Republican Richard Nixon appointed one of his closest friends and campaign advisors, John Mitchell as Attorney General. Mitchell is widely regarded as the most corrupt Attorney General in U.S. history because of his involvement in the Watergate scandal and CREEP (the Committee to Re-elect the President). Mitchell served 19 months in prison because of the crimes he committed as Nixon’s A.G.
Republican Ronald Reagan was similarly criticized for appointed Edwin Meese as his attorney general. Meese had been one of Reagan’s closest friends and political advisers, having served as his chief of staff when he was governor of California. Meese was said to be instrumental in protecting Reagan from the political fallout of the Iran Contra Affair. Meese resigned as attorney general when he came under investigation from a special prosecutor.
In the modern era, President Clinton’s Attorney General Janet Reno became a lightning rod for controversy and criticism for Republicans in Congress.
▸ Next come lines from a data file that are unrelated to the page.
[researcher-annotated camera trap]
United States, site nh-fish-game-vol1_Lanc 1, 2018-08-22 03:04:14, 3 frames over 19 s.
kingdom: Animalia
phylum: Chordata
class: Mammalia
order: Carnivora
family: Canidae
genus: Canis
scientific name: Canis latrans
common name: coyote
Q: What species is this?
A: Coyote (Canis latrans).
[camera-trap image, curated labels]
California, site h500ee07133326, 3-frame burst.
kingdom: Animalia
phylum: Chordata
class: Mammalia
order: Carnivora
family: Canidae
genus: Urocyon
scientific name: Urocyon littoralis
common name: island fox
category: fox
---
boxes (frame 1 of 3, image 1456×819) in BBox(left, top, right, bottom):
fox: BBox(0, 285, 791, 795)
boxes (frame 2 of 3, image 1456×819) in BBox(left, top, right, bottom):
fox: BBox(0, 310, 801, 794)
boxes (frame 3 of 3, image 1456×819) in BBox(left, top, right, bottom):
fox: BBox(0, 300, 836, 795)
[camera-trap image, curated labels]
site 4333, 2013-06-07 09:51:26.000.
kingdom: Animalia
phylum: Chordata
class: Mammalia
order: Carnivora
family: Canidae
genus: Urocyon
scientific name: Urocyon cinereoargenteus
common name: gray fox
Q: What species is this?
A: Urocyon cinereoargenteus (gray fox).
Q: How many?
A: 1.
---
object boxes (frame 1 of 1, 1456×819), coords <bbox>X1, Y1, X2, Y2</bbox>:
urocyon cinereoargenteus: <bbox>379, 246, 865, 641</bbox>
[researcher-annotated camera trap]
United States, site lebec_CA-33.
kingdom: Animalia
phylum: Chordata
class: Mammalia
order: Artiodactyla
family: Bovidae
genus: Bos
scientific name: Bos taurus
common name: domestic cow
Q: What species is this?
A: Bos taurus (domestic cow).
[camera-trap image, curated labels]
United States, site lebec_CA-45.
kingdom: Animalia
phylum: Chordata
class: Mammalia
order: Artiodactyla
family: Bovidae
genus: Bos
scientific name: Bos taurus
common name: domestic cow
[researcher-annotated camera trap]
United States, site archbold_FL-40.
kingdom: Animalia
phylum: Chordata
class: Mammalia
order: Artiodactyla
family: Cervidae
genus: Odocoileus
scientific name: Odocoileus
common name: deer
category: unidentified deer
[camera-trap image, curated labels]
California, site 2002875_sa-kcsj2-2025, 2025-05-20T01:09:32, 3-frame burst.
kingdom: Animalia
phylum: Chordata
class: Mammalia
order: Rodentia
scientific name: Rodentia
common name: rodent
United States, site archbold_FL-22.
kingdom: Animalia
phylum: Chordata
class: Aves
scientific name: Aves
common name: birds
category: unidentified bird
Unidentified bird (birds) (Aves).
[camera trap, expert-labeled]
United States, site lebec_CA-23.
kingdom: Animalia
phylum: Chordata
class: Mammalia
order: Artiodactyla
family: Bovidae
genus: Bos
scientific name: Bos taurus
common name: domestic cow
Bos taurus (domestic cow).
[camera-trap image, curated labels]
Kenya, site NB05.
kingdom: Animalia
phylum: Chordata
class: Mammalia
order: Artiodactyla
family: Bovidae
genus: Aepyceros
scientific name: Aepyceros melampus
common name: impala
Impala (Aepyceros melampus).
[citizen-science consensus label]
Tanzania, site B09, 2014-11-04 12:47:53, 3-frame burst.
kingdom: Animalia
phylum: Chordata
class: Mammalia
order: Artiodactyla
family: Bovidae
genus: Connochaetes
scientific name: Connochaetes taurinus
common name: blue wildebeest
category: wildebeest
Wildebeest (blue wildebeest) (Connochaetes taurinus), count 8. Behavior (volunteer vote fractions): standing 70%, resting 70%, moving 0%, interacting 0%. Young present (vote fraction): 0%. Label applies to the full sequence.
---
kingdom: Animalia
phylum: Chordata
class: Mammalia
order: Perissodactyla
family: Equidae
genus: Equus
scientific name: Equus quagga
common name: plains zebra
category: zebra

Reno is best remembered for botched federal raid of the Branch Davidian compound in Waco, Texas in 1993 and the return of Elian Gonzalez to Cuba in 1999.
President George W. Bush appointed John Ashcroft as attorney general, a fierce right-wing partisan who had served as a U.S. Senator from Missouri. Ashcroft and his successor Alberto Gonzalez were instrumental in providing the legal justification for the most extreme anti-terrorism actions of the Bush administration. For Ashcroft, it was the USA PATRIOT ACT. For Gonzalez, it was the so-called “Torture Memos” which the Bush administration relied on for its coerced interrogations and waterboarding of terror suspects.
My point in relaying this abridged history of the recent attorneys generals is to show that the Justice Department was deeply politicized before Holder ever arrived.
It used to be that being an experienced, skilled legal mind was enough for that job. Now, nominees have to be a good politician as well.
Have we forgotten that the attorney general is supposed to be an independent, non-partisan law enforcement officer?
You can bet that the next attorney general – whether he or she is appointed by President Hillary Clinton or President Ted Cruz – will be another lightning rod for all the political hate and division in our country.
History will soon write that Holder’s tenure was a light of hope during a dreadful era of political games at the Department of Justice.